I am the complete opposite of my husband. I don't have a competitive bone in my body and I could care less if I lose. I've gracefully accepted my third place spot in our family for all competitions and I know when my younger son finds his coordination, I won't even be on the podium. I was hoping that my older son would be evened out by his two parents, but I had a clue when he wouldn't accept losing in games of chance like Candy Land and Chutes and Ladders that he would be competitive just like his father. I've always told my son, that you can't always be the winner, but more recently he has come back at me with "you can if you are the best". I've tried giving him the line "winning isn't everything, its how you play the game" only to get his response of "why would I want to play if I didn't win". I can see his point; I've heard this argued by his father before. But the fact is, he is going to lose sometimes; he already has. Somehow he has to learn to control that aggressive competitive energy when he is losing. Although I want to raise "winners", I need to also raise mature losers. Maybe my husband, with all of his competitive experience, should be taking the reigns on this lesson?

My husband had a talk with my son tonight that went something like "don't be a jerk, I was a jerk and no one liked me". Somehow, I don't think that conversation is going to be the catalyst for change. My kids worship their father and I don't think they believe he was ever a jerk or that no one liked him.
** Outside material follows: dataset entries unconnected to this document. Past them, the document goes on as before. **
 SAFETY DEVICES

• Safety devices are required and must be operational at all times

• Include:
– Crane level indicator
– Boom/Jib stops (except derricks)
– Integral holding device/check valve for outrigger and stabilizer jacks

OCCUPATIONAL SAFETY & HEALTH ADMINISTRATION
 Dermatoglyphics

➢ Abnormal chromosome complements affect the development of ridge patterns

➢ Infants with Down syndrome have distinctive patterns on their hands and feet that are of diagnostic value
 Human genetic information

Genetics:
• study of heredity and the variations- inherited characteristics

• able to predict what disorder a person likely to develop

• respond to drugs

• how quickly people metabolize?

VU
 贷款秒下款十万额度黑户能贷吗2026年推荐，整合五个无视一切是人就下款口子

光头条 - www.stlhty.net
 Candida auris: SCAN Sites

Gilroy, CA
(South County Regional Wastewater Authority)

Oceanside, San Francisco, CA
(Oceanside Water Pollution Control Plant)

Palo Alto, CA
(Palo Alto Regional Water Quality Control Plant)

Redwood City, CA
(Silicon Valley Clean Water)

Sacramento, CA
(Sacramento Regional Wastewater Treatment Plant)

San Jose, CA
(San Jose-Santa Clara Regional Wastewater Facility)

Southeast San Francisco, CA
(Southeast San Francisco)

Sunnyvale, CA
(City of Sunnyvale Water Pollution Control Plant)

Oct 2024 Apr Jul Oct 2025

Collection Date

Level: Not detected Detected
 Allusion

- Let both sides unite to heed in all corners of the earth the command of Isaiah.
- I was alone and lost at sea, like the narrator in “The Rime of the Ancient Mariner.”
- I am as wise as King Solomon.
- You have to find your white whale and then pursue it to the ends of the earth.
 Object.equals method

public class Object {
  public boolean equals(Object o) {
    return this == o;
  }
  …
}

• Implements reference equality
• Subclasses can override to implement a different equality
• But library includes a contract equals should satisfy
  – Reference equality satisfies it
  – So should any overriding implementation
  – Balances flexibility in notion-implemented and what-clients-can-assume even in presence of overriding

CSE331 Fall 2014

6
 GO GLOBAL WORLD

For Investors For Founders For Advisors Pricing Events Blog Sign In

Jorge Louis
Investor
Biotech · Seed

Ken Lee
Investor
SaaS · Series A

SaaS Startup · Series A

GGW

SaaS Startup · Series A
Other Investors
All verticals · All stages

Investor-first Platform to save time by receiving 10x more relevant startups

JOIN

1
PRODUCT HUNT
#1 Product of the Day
For now my son will be without Wii or any other video or computer game that he loves. Having the opportunity just to participate is going to have to be his reward and incentive for dealing appropriately with any losses. And then maybe he will get the message that sometimes it is just fun to play the game - its better than not playing at all. Hopefully my younger son will be wired more like me, but judging by his recent temper tantrum when losing a simple race down the driveway, I think I'm in for more trouble.